### Exercise task
Copy the entries from the line with "What distance from the lens does" through the last line of the entries, replacing "throw pillow" with "accent pillow" and leaving everything else unchanged.

### Input data

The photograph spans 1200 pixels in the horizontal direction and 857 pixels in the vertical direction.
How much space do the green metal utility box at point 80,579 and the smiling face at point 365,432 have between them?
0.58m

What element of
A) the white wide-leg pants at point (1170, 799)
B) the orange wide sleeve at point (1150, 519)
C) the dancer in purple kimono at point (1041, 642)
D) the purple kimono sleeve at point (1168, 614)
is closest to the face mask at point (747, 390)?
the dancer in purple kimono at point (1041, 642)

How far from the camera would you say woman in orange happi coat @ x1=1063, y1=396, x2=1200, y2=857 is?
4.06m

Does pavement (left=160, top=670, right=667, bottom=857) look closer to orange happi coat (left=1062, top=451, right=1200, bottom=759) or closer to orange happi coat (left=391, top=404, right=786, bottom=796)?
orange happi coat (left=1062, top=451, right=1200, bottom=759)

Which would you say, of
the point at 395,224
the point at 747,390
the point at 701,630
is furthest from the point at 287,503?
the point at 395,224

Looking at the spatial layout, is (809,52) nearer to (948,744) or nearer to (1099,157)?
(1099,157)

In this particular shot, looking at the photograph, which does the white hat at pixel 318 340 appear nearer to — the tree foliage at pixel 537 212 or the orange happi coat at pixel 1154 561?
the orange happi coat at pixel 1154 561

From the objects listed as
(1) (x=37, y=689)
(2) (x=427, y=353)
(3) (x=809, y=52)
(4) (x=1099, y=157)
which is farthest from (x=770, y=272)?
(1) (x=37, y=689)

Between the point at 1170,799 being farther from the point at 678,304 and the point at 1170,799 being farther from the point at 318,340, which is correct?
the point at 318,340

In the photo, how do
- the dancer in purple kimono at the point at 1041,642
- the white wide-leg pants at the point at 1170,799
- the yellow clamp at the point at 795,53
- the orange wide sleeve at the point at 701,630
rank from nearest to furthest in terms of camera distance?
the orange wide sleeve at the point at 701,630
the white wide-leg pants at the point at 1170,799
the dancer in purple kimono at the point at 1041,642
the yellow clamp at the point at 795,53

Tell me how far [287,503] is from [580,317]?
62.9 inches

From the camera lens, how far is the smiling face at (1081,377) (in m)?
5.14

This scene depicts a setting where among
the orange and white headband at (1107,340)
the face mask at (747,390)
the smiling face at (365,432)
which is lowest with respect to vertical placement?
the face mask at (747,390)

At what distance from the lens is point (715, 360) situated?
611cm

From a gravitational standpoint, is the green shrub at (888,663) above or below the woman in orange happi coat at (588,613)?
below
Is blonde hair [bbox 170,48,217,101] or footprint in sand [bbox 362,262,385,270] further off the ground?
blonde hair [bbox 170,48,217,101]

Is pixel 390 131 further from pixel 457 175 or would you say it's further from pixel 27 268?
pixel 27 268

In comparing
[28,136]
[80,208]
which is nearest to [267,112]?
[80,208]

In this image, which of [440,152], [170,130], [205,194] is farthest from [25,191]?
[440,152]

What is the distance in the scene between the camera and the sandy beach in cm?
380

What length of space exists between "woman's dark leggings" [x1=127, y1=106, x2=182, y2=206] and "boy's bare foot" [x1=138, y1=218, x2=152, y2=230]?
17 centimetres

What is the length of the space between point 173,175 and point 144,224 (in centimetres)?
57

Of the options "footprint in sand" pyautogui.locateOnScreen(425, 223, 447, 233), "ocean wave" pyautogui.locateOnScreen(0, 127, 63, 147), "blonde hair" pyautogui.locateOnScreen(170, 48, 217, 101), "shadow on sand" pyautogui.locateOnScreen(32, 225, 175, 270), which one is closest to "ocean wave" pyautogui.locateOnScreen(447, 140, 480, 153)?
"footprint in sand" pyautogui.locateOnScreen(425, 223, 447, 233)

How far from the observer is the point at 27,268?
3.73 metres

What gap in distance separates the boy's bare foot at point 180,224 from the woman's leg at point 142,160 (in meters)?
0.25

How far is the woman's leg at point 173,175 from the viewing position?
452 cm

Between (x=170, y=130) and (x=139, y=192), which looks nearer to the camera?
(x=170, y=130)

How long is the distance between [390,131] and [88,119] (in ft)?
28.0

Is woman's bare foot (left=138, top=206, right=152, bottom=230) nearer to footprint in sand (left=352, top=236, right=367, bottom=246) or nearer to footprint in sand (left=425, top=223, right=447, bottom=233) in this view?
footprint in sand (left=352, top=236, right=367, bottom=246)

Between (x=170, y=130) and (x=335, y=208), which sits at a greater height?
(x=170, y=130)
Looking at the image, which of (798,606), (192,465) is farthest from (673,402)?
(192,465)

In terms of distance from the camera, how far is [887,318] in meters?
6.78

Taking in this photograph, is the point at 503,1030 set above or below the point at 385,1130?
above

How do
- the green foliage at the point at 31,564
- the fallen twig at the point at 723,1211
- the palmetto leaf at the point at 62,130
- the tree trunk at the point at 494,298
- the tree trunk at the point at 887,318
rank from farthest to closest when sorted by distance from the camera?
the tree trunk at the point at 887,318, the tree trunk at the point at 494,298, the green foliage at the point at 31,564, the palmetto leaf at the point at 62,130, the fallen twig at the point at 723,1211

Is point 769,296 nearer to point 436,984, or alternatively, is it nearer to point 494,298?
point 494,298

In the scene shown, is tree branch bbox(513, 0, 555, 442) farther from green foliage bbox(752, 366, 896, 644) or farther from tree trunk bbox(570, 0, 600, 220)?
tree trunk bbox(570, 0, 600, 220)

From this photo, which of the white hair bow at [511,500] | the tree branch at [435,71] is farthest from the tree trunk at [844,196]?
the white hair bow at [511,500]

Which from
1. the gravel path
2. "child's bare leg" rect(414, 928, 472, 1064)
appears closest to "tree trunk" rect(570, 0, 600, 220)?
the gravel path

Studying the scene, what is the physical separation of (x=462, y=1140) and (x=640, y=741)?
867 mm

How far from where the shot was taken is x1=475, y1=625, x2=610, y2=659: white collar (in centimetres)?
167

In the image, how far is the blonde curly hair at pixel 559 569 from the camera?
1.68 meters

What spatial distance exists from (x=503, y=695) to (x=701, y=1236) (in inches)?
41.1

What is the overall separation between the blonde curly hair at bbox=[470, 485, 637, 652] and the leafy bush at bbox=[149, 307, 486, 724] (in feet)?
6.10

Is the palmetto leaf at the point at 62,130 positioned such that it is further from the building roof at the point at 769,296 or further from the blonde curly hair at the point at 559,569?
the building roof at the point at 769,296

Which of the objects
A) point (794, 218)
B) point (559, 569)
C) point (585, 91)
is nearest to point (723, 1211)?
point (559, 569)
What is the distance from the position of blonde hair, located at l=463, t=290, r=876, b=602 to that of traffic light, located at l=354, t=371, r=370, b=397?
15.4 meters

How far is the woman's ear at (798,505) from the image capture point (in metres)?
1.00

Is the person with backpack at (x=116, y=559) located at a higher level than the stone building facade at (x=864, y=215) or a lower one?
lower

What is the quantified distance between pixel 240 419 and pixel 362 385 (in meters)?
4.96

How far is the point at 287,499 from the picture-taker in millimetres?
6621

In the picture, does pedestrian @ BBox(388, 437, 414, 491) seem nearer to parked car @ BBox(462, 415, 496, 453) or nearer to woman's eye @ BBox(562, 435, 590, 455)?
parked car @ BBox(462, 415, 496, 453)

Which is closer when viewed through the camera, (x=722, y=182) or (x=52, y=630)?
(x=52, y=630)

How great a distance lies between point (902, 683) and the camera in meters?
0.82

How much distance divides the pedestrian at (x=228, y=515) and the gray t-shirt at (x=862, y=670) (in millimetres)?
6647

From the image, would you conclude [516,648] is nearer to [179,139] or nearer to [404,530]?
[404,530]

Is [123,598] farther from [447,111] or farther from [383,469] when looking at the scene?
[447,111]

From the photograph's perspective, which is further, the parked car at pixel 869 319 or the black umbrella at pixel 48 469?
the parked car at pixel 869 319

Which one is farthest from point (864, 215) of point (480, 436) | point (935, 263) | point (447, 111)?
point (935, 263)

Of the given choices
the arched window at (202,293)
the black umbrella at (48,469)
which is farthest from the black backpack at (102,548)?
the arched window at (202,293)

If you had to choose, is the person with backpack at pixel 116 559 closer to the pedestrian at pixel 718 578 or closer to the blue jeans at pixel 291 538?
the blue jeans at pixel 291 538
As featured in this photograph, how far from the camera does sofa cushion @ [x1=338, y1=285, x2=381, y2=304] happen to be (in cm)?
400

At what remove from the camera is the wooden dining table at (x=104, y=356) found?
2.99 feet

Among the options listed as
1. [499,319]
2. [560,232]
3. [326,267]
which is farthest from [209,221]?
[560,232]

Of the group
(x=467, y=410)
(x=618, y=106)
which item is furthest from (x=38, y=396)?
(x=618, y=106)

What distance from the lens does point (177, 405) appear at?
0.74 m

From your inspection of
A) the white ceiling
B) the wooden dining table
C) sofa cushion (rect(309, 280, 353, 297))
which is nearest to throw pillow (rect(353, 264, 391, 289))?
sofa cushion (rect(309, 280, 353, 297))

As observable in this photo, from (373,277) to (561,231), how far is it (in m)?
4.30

### Reply
What distance from the lens does point (177, 405) appear at?
0.74 m

From your inspection of
A) the white ceiling
B) the wooden dining table
C) sofa cushion (rect(309, 280, 353, 297))
which is nearest to accent pillow (rect(353, 264, 391, 289))?
sofa cushion (rect(309, 280, 353, 297))

As observable in this photo, from (373,277) to (561,231), how far is it (in m)?
4.30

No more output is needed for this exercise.